Cobra Golf is a sports equipment manufacturing company based in Carlsbad, California, focused on golf equipment, producing a wide range of golf clubs. The company is currently a subsidiary of Puma.

== History ==
=== Origin ===
The company was founded in 1973 by Thomas L. Crow, winner of the 1961 Australian amateur golf championship. He was inspired by the notion that golfers in the United States typically bought clubs at a whim, with the hopes that they may make their game better. Cobra produced one of the first utility clubs, the "Baffler" –introduced in 1980– long before the use of such clubs became popular. Cobra was dedicated to the average golfer, especially ladies and seniors which makes it understandable that is also the first U.S. club manufacturer to sell stock graphite-shafted woods and irons that are known for being lighter clubs. In five years, Cobra Golf was selling about $4.5 million worth of these clubs annually.

In 1994 King Cobra oversized irons became the best selling irons in golf, making Cobra synonymous with oversized irons. The company was acquired in 1996 by American Brands Inc. (later known as Fortune Brands) and was grouped together under the Acushnet Company umbrella. In 2010, Cobra was acquired by Puma SE.

In 1999 Cobra introduced Dista golf balls intended to maximize distance for all players with multiple swing speed models offered.  "[In 2005] Cobra drivers rank No. 1 in Overall Driver Satisfaction Ratings in both 2003 and 2004, according to Darrell Survey U.S. Consumer Research, a leading independent golf consumer research company."

=== Marketing===
Between 1989 and 1993, the company grew from $20 million to $56 million in annual sales thanks to aggressive marketing that included endorsements with leading players such as Hale Irwin, Beth Daniel and Greg Norman. Cobra's relationship with former world number one Norman lasted for many years. Other leading professionals to have endorsement deals with Cobra include Rickie Fowler, Lexi Thompson, Max Homa, Gary Woodland and Justin Suh.
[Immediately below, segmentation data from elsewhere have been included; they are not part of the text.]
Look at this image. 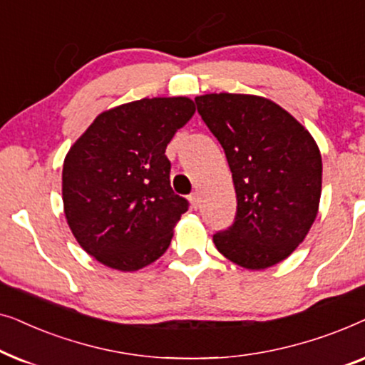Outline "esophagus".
I'll use <instances>...</instances> for the list:
<instances>
[{
    "label": "esophagus",
    "mask_w": 365,
    "mask_h": 365,
    "mask_svg": "<svg viewBox=\"0 0 365 365\" xmlns=\"http://www.w3.org/2000/svg\"><path fill=\"white\" fill-rule=\"evenodd\" d=\"M189 201H191V206L194 209H197V206H199V196H197L196 192H192L191 196H189Z\"/></svg>",
    "instance_id": "34e87169"
}]
</instances>
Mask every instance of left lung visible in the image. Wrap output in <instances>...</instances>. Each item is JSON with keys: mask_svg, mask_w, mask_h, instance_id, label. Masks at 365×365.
I'll return each instance as SVG.
<instances>
[{"mask_svg": "<svg viewBox=\"0 0 365 365\" xmlns=\"http://www.w3.org/2000/svg\"><path fill=\"white\" fill-rule=\"evenodd\" d=\"M197 113L226 154L236 189L234 222L212 236L237 266L261 271L304 241L317 216L322 159L286 109L251 94H204Z\"/></svg>", "mask_w": 365, "mask_h": 365, "instance_id": "obj_1", "label": "left lung"}]
</instances>
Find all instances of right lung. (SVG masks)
Instances as JSON below:
<instances>
[{
  "label": "right lung",
  "instance_id": "add662e5",
  "mask_svg": "<svg viewBox=\"0 0 365 365\" xmlns=\"http://www.w3.org/2000/svg\"><path fill=\"white\" fill-rule=\"evenodd\" d=\"M189 98L139 99L94 119L63 166L68 224L104 266L138 271L166 252L189 209L173 191L166 146L192 118Z\"/></svg>",
  "mask_w": 365,
  "mask_h": 365
}]
</instances>
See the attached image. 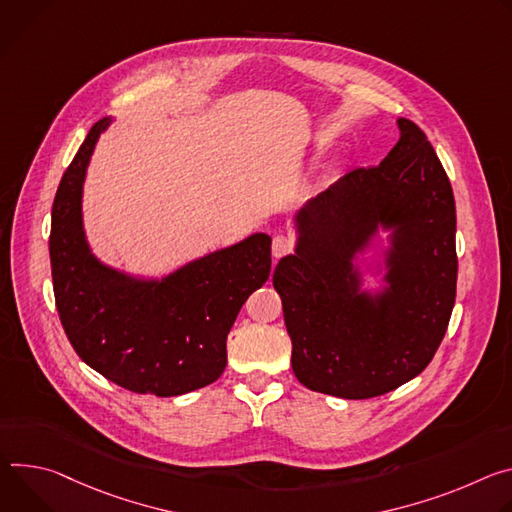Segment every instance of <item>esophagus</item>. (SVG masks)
I'll list each match as a JSON object with an SVG mask.
<instances>
[{"label":"esophagus","instance_id":"obj_1","mask_svg":"<svg viewBox=\"0 0 512 512\" xmlns=\"http://www.w3.org/2000/svg\"><path fill=\"white\" fill-rule=\"evenodd\" d=\"M291 250H293V240L289 236H282V234L274 236V240H272V256L274 258L287 256Z\"/></svg>","mask_w":512,"mask_h":512}]
</instances>
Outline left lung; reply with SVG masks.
Segmentation results:
<instances>
[{
	"mask_svg": "<svg viewBox=\"0 0 512 512\" xmlns=\"http://www.w3.org/2000/svg\"><path fill=\"white\" fill-rule=\"evenodd\" d=\"M399 142L372 168H356L295 213V254L272 285L293 342V372L315 392L372 399L421 374L456 303V201L423 130L396 120ZM390 231L385 287L361 291L355 264Z\"/></svg>",
	"mask_w": 512,
	"mask_h": 512,
	"instance_id": "obj_1",
	"label": "left lung"
}]
</instances>
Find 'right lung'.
Listing matches in <instances>:
<instances>
[{
	"label": "right lung",
	"mask_w": 512,
	"mask_h": 512,
	"mask_svg": "<svg viewBox=\"0 0 512 512\" xmlns=\"http://www.w3.org/2000/svg\"><path fill=\"white\" fill-rule=\"evenodd\" d=\"M99 120L65 170L52 203L50 268L56 309L79 358L138 394L177 396L215 382L225 339L246 299L270 274V236L209 252L162 278H138L97 260L83 230V183Z\"/></svg>",
	"instance_id": "obj_1"
}]
</instances>
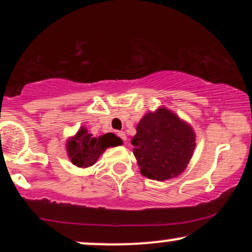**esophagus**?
<instances>
[{
  "label": "esophagus",
  "instance_id": "34e87169",
  "mask_svg": "<svg viewBox=\"0 0 252 252\" xmlns=\"http://www.w3.org/2000/svg\"><path fill=\"white\" fill-rule=\"evenodd\" d=\"M118 136L123 141H126V133H124V131H118Z\"/></svg>",
  "mask_w": 252,
  "mask_h": 252
}]
</instances>
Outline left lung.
<instances>
[{
	"label": "left lung",
	"mask_w": 252,
	"mask_h": 252,
	"mask_svg": "<svg viewBox=\"0 0 252 252\" xmlns=\"http://www.w3.org/2000/svg\"><path fill=\"white\" fill-rule=\"evenodd\" d=\"M131 145L141 174L166 180L187 168L195 149V134L174 113L159 108L139 122Z\"/></svg>",
	"instance_id": "8db88e82"
}]
</instances>
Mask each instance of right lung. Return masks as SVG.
<instances>
[{"label":"right lung","mask_w":252,"mask_h":252,"mask_svg":"<svg viewBox=\"0 0 252 252\" xmlns=\"http://www.w3.org/2000/svg\"><path fill=\"white\" fill-rule=\"evenodd\" d=\"M118 145H122V140L113 133H107L96 138L89 134L83 126L75 136L68 140L67 152L70 161L75 166L86 168L93 166L107 147Z\"/></svg>","instance_id":"obj_1"}]
</instances>
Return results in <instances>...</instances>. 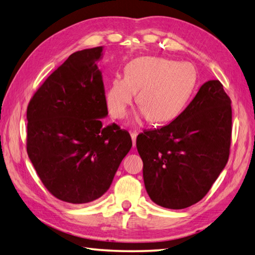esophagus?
<instances>
[{
    "instance_id": "34e87169",
    "label": "esophagus",
    "mask_w": 255,
    "mask_h": 255,
    "mask_svg": "<svg viewBox=\"0 0 255 255\" xmlns=\"http://www.w3.org/2000/svg\"><path fill=\"white\" fill-rule=\"evenodd\" d=\"M130 136H131V140H132V146L134 147V146H136V138H137V133H136V132H131V133H130Z\"/></svg>"
}]
</instances>
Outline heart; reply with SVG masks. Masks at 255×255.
I'll use <instances>...</instances> for the list:
<instances>
[{"label": "heart", "mask_w": 255, "mask_h": 255, "mask_svg": "<svg viewBox=\"0 0 255 255\" xmlns=\"http://www.w3.org/2000/svg\"><path fill=\"white\" fill-rule=\"evenodd\" d=\"M197 84L198 73L192 64L142 56L126 65L125 77H114L105 99L112 117L122 119L138 92L137 103L140 108L136 121L150 118L153 124H164L181 114Z\"/></svg>", "instance_id": "b5f03b06"}]
</instances>
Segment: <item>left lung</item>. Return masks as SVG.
Segmentation results:
<instances>
[{"mask_svg": "<svg viewBox=\"0 0 255 255\" xmlns=\"http://www.w3.org/2000/svg\"><path fill=\"white\" fill-rule=\"evenodd\" d=\"M231 131L230 98L220 82L208 81L170 124L138 134L151 200L173 210L200 201L228 162Z\"/></svg>", "mask_w": 255, "mask_h": 255, "instance_id": "1", "label": "left lung"}]
</instances>
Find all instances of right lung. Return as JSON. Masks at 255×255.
Masks as SVG:
<instances>
[{"instance_id":"1","label":"right lung","mask_w":255,"mask_h":255,"mask_svg":"<svg viewBox=\"0 0 255 255\" xmlns=\"http://www.w3.org/2000/svg\"><path fill=\"white\" fill-rule=\"evenodd\" d=\"M103 47L72 54L28 104L27 154L39 179L64 202H92L106 192L132 146L108 115L97 62Z\"/></svg>"}]
</instances>
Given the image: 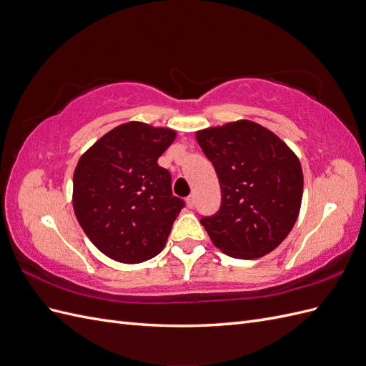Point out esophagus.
Returning <instances> with one entry per match:
<instances>
[{"label": "esophagus", "mask_w": 366, "mask_h": 366, "mask_svg": "<svg viewBox=\"0 0 366 366\" xmlns=\"http://www.w3.org/2000/svg\"><path fill=\"white\" fill-rule=\"evenodd\" d=\"M186 203H187V206L189 207H194L195 206V195H189L186 198Z\"/></svg>", "instance_id": "esophagus-1"}]
</instances>
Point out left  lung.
Here are the masks:
<instances>
[{
    "label": "left lung",
    "mask_w": 366,
    "mask_h": 366,
    "mask_svg": "<svg viewBox=\"0 0 366 366\" xmlns=\"http://www.w3.org/2000/svg\"><path fill=\"white\" fill-rule=\"evenodd\" d=\"M195 137L221 187L219 210L200 219L214 246L239 259L270 253L301 209L304 175L295 152L250 120L202 129Z\"/></svg>",
    "instance_id": "obj_1"
}]
</instances>
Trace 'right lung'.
Instances as JSON below:
<instances>
[{
  "label": "right lung",
  "instance_id": "obj_1",
  "mask_svg": "<svg viewBox=\"0 0 366 366\" xmlns=\"http://www.w3.org/2000/svg\"><path fill=\"white\" fill-rule=\"evenodd\" d=\"M175 139L169 128L128 122L99 139L77 162L73 209L85 235L125 264L159 254L184 202L157 160Z\"/></svg>",
  "mask_w": 366,
  "mask_h": 366
}]
</instances>
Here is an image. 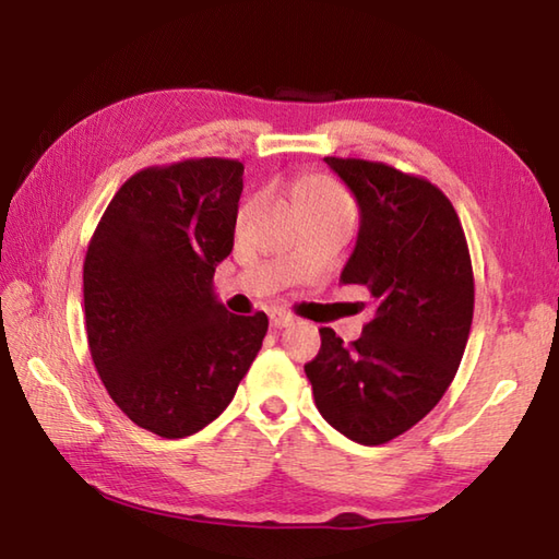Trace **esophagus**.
I'll return each instance as SVG.
<instances>
[{
  "label": "esophagus",
  "instance_id": "esophagus-1",
  "mask_svg": "<svg viewBox=\"0 0 559 559\" xmlns=\"http://www.w3.org/2000/svg\"><path fill=\"white\" fill-rule=\"evenodd\" d=\"M269 320H271V326H273V330H283V326L293 324V314L283 312V310H273V312L269 314Z\"/></svg>",
  "mask_w": 559,
  "mask_h": 559
}]
</instances>
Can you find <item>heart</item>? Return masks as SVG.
Returning a JSON list of instances; mask_svg holds the SVG:
<instances>
[{"instance_id": "obj_1", "label": "heart", "mask_w": 559, "mask_h": 559, "mask_svg": "<svg viewBox=\"0 0 559 559\" xmlns=\"http://www.w3.org/2000/svg\"><path fill=\"white\" fill-rule=\"evenodd\" d=\"M295 205H330V207H348L344 191L330 179L310 177L295 189Z\"/></svg>"}]
</instances>
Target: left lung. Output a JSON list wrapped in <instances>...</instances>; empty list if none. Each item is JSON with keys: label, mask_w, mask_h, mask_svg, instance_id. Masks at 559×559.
Instances as JSON below:
<instances>
[{"label": "left lung", "mask_w": 559, "mask_h": 559, "mask_svg": "<svg viewBox=\"0 0 559 559\" xmlns=\"http://www.w3.org/2000/svg\"><path fill=\"white\" fill-rule=\"evenodd\" d=\"M324 162L360 211L342 283L364 286L376 314L352 344L322 326L320 354L305 373L317 409L338 433L380 445L421 421L453 382L473 324V261L439 186L382 162Z\"/></svg>", "instance_id": "obj_1"}]
</instances>
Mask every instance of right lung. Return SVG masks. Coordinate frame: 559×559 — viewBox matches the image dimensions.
I'll use <instances>...</instances> for the list:
<instances>
[{"label":"right lung","mask_w":559,"mask_h":559,"mask_svg":"<svg viewBox=\"0 0 559 559\" xmlns=\"http://www.w3.org/2000/svg\"><path fill=\"white\" fill-rule=\"evenodd\" d=\"M245 164L181 159L133 174L108 203L84 259L92 360L140 429L183 439L233 402L269 330L215 298L233 251Z\"/></svg>","instance_id":"right-lung-1"}]
</instances>
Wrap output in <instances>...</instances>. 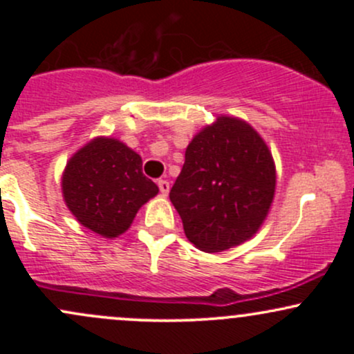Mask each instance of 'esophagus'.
Instances as JSON below:
<instances>
[{"mask_svg": "<svg viewBox=\"0 0 354 354\" xmlns=\"http://www.w3.org/2000/svg\"><path fill=\"white\" fill-rule=\"evenodd\" d=\"M158 186H160V191H161V194H163V196H166V194L169 193V183L166 180L158 181Z\"/></svg>", "mask_w": 354, "mask_h": 354, "instance_id": "34e87169", "label": "esophagus"}]
</instances>
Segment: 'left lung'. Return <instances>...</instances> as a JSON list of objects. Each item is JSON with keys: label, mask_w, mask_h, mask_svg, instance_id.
<instances>
[{"label": "left lung", "mask_w": 354, "mask_h": 354, "mask_svg": "<svg viewBox=\"0 0 354 354\" xmlns=\"http://www.w3.org/2000/svg\"><path fill=\"white\" fill-rule=\"evenodd\" d=\"M276 188L271 151L246 121L218 116L191 140L169 200L186 238L206 253L230 250L263 225Z\"/></svg>", "instance_id": "left-lung-1"}]
</instances>
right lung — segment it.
Segmentation results:
<instances>
[{"instance_id": "right-lung-1", "label": "right lung", "mask_w": 354, "mask_h": 354, "mask_svg": "<svg viewBox=\"0 0 354 354\" xmlns=\"http://www.w3.org/2000/svg\"><path fill=\"white\" fill-rule=\"evenodd\" d=\"M61 189L73 216L103 238L123 234L138 209L160 191L143 174L140 154L120 140L104 136L73 154Z\"/></svg>"}]
</instances>
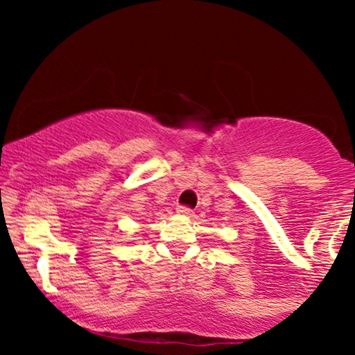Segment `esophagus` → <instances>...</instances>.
Returning a JSON list of instances; mask_svg holds the SVG:
<instances>
[{
  "label": "esophagus",
  "mask_w": 355,
  "mask_h": 355,
  "mask_svg": "<svg viewBox=\"0 0 355 355\" xmlns=\"http://www.w3.org/2000/svg\"><path fill=\"white\" fill-rule=\"evenodd\" d=\"M177 211H178V214H182V215H193V210H191L190 207H185V205L178 207Z\"/></svg>",
  "instance_id": "obj_1"
}]
</instances>
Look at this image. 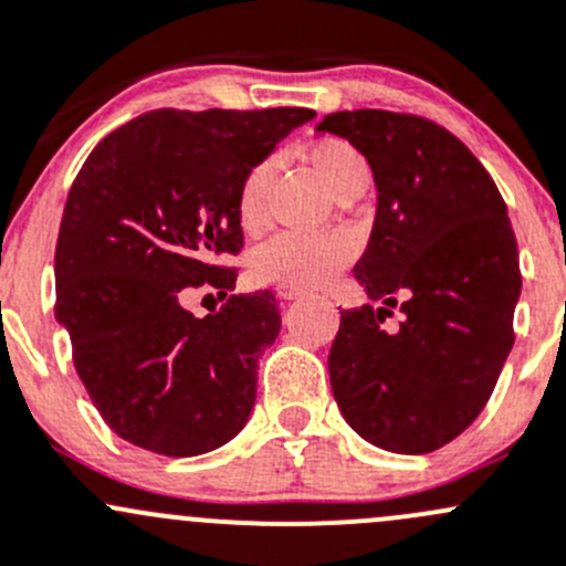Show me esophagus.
I'll list each match as a JSON object with an SVG mask.
<instances>
[{
    "label": "esophagus",
    "mask_w": 566,
    "mask_h": 566,
    "mask_svg": "<svg viewBox=\"0 0 566 566\" xmlns=\"http://www.w3.org/2000/svg\"><path fill=\"white\" fill-rule=\"evenodd\" d=\"M276 293H279V298H284V301H293V298H304V295H306V290H301V287H293V284H279V287H276Z\"/></svg>",
    "instance_id": "obj_1"
}]
</instances>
In February 2014, Cobra Golf signed a multi-year partnership with the PGA Tour's Honda Classic, making it one of the lead sponsors of the event. In 2016 Cobra Golf partnered with Flying Tee, a golf driving range and simulation venue, to provide the official equipment and apparel.

== Products ==
Cobra markets a full range of golf clubs including; drivers, fairways, hybrids, irons, wedges, utility irons, etc.